SINGAPORE: Saudi efforts to develop healthspan science are enabling research and democratizing strategies to keep people healthy, the world’s leading longevity scientists say, as the Kingdom supports disruptive ideas to reverse aspects of aging.
Launched in 2021, as part of the Saudi Vision 2030, the Riyadh-based non-profit Hevolution Foundation provides grants to incentivize independent research and entrepreneurship in longevity.
Overseen by Crown Prince Mohammed bin Salman, Hevolution pledges investment of $1 billion a year into efforts to understand the processes of aging and to find and render accessible ways to increase the number of years people live in good health.
“The goal is to really extend the healthy years of life. It’s to push our healthy longevity much further, which is something that will benefit every country and every person on Earth,” said Dr. Brian Kennedy, distinguished professor of biochemistry and physiology at the Yong Loo Lin School of Medicine of the National University of Singapore.
“I think it’s a really noble initiative to try to bring healthcare technology that’s just emerging to the forefront as quickly as possible.”

## Requirement
Copy the article on Saudi support for longevity research word for word, in full.

## Extracted entries
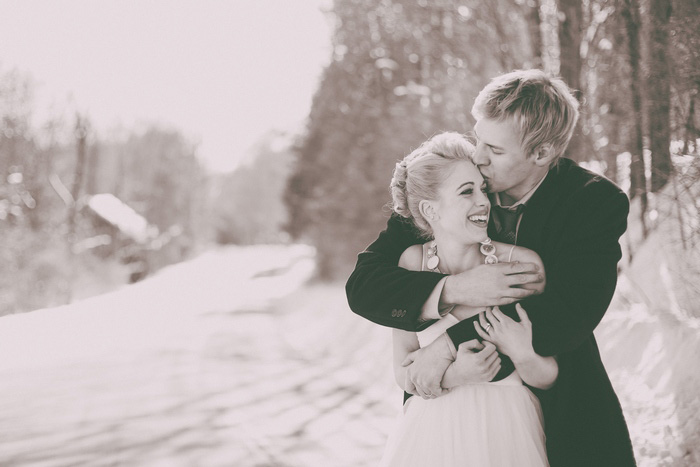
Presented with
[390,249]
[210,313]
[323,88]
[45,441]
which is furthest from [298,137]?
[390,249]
---
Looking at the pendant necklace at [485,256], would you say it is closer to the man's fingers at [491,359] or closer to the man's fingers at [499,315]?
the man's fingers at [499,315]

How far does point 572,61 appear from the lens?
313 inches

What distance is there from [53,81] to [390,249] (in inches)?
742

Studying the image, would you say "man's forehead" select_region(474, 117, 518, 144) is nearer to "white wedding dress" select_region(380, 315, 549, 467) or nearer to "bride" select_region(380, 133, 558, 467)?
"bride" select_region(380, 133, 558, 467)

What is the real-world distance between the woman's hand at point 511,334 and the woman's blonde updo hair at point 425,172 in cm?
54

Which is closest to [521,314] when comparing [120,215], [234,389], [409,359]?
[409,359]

## Written solution
SINGAPORE: Saudi efforts to develop healthspan science are enabling research and democratizing strategies to keep people healthy, the world’s leading longevity scientists say, as the Kingdom supports disruptive ideas to reverse aspects of aging.
Launched in 2021, as part of the Saudi Vision 2030, the Riyadh-based non-profit Hevolution Foundation provides grants to incentivize independent research and entrepreneurship in longevity.
Overseen by Crown Prince Mohammed bin Salman, Hevolution pledges investment of $1 billion a year into efforts to understand the processes of aging and to find and render accessible ways to increase the number of years people live in good health.
“The goal is to really extend the healthy years of life. It’s to push our healthy longevity much further, which is something that will benefit every country and every person on Earth,” said Dr. Brian Kennedy, distinguished professor of biochemistry and physiology at the Yong Loo Lin School of Medicine of the National University of Singapore.
“I think it’s a really noble initiative to try to bring healthcare technology that’s just emerging to the forefront as quickly as possible.”